▶ [TEXT TO READ]:
:::

The study area, however, does not have rocky outcrops. Quaternary sediments, which are characterized by high textural variety, occur along the valleys (Marques 2008). Such that it is reflected in the context of the dam itself, the hydrogeology of the area is represented by a porous, unconfined aquifer, formed by Quaternary alluvial deposits and residual gneiss soils (Rocha 2015).
A report from a percussion drilling (SPT) in the dam carried out in 2018 showed three main geological layers, without determining the depth of the bedrock (Fig. 4), due to limitations in the equipment applied during the investigations. The backfill layer of the dam has a texture varying between sandy silt and red silty clay, with mica, approximately 6 m thick. The foundation layer is composed of alluvial material with a texture ranging from fine to medium sand, with the presence of organic matter, mica and gravel. Below is the residual gneiss soil layer (Universidade Federal de Viçosa 2018; Dalmaschio et al. 2019).
Geological longitudinal cross-section of the embankment (adapted from UFV 2018)
Geophysical survey
A geophysical survey was carried out in order to characterize the materials on the subsurface of the embankment, using the ER and SP methods. This section of the work describes the data acquisition and processing techniques used to obtain the results presented later.
Survey setup
Prior to data acquisition, the massif was visually inspected. This procedure aimed to verify the structural integrity of the dam, as well as the identification of objects and structures present in the massif that could generate interference or anomalies in the results of the geophysical survey.

:::

▶ [SUPPLIED RECORDS]:
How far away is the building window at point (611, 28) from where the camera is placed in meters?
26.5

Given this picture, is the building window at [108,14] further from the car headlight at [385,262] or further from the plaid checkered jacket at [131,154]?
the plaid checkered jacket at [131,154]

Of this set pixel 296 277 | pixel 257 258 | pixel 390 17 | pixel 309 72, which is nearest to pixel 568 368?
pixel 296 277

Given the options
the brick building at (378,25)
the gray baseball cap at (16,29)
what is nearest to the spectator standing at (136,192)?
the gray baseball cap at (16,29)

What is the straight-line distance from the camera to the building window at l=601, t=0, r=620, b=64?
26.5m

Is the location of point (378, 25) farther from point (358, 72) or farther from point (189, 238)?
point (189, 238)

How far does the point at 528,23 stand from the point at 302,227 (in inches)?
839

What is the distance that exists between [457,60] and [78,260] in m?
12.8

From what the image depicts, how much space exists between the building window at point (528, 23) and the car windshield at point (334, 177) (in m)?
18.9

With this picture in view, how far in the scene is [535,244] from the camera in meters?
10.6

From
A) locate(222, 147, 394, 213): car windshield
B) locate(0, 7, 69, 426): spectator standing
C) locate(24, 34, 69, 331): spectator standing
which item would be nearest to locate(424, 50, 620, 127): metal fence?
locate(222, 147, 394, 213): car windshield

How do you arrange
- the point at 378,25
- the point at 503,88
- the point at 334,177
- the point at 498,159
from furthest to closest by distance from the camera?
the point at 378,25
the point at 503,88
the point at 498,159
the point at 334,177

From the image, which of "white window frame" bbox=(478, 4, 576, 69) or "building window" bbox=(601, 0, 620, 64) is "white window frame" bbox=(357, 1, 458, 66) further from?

:::

▶ [PROBLEMS TO SOLVE]:
1 – Pull out, word for word, everything in the dam survey text from "The study area, however, does" down to "soils (Rocha 2015).".
2 – How many lines of the listing contain the string "image"? Reply with the number only.

▶ [THE RESULTS]:
1 –
The study area, however, does not have rocky outcrops. Quaternary sediments, which are characterized by high textural variety, occur along the valleys (Marques 2008). Such that it is reflected in the context of the dam itself, the hydrogeology of the area is represented by a porous, unconfined aquifer, formed by Quaternary alluvial deposits and residual gneiss soils (Rocha 2015).

2 – 2